If a new flower was added to Fisher's famous Iris data set, which species could it be classified as, based solely on comparing its sepal length and sepal width to the rest of the data set? K Nearest Neighbors can be used to classify the new flower.

In [1]:
%matplotlib inline
import matplotlib.pyplot as plt
from sklearn.datasets import load_iris
import pandas as pd
import random
import math
from collections import Counter

#### Load the data to be used, and get an idea for min and max measurements for our new randomly generated flower.

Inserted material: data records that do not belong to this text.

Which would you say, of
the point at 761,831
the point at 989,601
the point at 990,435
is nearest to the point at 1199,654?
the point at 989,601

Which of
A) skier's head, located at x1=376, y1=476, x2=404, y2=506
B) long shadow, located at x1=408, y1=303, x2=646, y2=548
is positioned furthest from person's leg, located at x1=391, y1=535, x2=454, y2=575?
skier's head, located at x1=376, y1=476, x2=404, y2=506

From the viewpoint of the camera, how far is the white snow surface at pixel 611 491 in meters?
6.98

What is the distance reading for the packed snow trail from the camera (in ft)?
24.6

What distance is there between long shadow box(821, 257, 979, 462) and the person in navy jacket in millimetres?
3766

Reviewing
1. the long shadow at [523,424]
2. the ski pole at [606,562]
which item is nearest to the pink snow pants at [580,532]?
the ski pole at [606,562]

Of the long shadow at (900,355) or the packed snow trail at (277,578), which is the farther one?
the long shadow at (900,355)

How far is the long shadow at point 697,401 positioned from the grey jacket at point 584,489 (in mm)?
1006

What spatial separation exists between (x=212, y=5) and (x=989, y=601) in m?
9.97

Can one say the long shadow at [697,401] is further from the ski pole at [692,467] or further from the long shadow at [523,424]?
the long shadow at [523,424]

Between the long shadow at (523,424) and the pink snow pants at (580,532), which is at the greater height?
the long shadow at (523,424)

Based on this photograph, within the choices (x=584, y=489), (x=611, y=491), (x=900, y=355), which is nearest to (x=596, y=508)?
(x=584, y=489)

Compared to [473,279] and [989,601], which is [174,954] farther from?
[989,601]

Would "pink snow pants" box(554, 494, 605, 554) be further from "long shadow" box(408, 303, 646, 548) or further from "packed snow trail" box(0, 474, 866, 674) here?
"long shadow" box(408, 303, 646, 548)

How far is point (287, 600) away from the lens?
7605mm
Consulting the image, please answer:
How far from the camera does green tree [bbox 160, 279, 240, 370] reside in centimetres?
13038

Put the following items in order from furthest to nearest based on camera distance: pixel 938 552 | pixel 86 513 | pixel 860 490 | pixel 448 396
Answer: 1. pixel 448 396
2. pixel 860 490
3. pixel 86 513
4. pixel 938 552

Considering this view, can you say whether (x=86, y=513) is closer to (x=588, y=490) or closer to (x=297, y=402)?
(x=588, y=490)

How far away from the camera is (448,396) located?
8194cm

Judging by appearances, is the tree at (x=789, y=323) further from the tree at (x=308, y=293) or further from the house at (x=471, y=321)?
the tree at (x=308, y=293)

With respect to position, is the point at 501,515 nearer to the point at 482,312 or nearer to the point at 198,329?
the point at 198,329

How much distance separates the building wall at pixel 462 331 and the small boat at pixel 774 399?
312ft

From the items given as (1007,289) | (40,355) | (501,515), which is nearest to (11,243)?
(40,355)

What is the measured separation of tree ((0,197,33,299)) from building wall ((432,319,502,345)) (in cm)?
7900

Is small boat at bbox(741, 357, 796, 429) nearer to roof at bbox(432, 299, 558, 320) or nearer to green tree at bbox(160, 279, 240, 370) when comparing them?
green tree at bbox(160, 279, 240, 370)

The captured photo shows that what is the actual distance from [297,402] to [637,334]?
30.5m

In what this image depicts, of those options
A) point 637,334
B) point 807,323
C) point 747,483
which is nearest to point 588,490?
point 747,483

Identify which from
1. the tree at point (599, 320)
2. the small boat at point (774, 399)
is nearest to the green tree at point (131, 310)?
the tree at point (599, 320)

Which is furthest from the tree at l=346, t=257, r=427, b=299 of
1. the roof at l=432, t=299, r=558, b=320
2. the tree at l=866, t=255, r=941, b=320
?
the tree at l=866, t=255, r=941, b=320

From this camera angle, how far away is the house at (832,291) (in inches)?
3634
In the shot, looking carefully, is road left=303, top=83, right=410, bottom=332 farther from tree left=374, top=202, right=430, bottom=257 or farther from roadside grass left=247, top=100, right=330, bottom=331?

Create the flower.

In [2]:
dataset = load_iris()
names = ['sepal_length','sepal_width','petal_length','petal_width']
df = pd.DataFrame(dataset.data, columns=names)
df['class'] = dataset.target
df = df[['sepal_length','sepal_width','class']]
df.describe()

Unnamed: 0,sepal_length,sepal_width,class
count,150.0,150.0,150.0
mean,5.843333,3.054,1.0
std,0.828066,0.433594,0.819232
min,4.3,2.0,0.0
25%,5.1,2.8,0.0
50%,5.8,3.0,1.0
75%,6.4,3.3,2.0
max,7.9,4.4,2.0


In [3]:
x, y = random.uniform(4.3,7.9), random.uniform(2.0,4.4)
print(x, y)

7.414754866168646 3.874488165195731


#### Find the class of the 10 nearest neighbors, and determine what is the most likely class of the new flower.

In [4]:
distance=[]
for a, b, c, d in df[['sepal_length','sepal_width','class']].itertuples():
    dist = math.hypot(b-x, c-y)
    distance.append((dist, d))
distance.sort(key=lambda x: x[0])
distance[:10]

[(0.29481057160267066, 2),
 (0.3485160044755935, 2),
 (0.4909290444262135, 2),
 (0.707851635254321, 2),
 (0.7918054584300838, 1),
 (0.8484732507471311, 2),
 (0.893893344127582, 2),
 (0.9004716561949682, 2),
 (0.9126104483661875, 2),
 (0.9170120886126404, 2)]

In [5]:
types = [i[1] for i in distance[:10]]
top = Counter(types).most_common(1)
top

[(2, 9)]

In [6]:
print('The new flower most likely belongs to class {}, using KNN={}.'.format(top[0][0], 10))

The new flower most likely belongs to class 2, using KNN=10.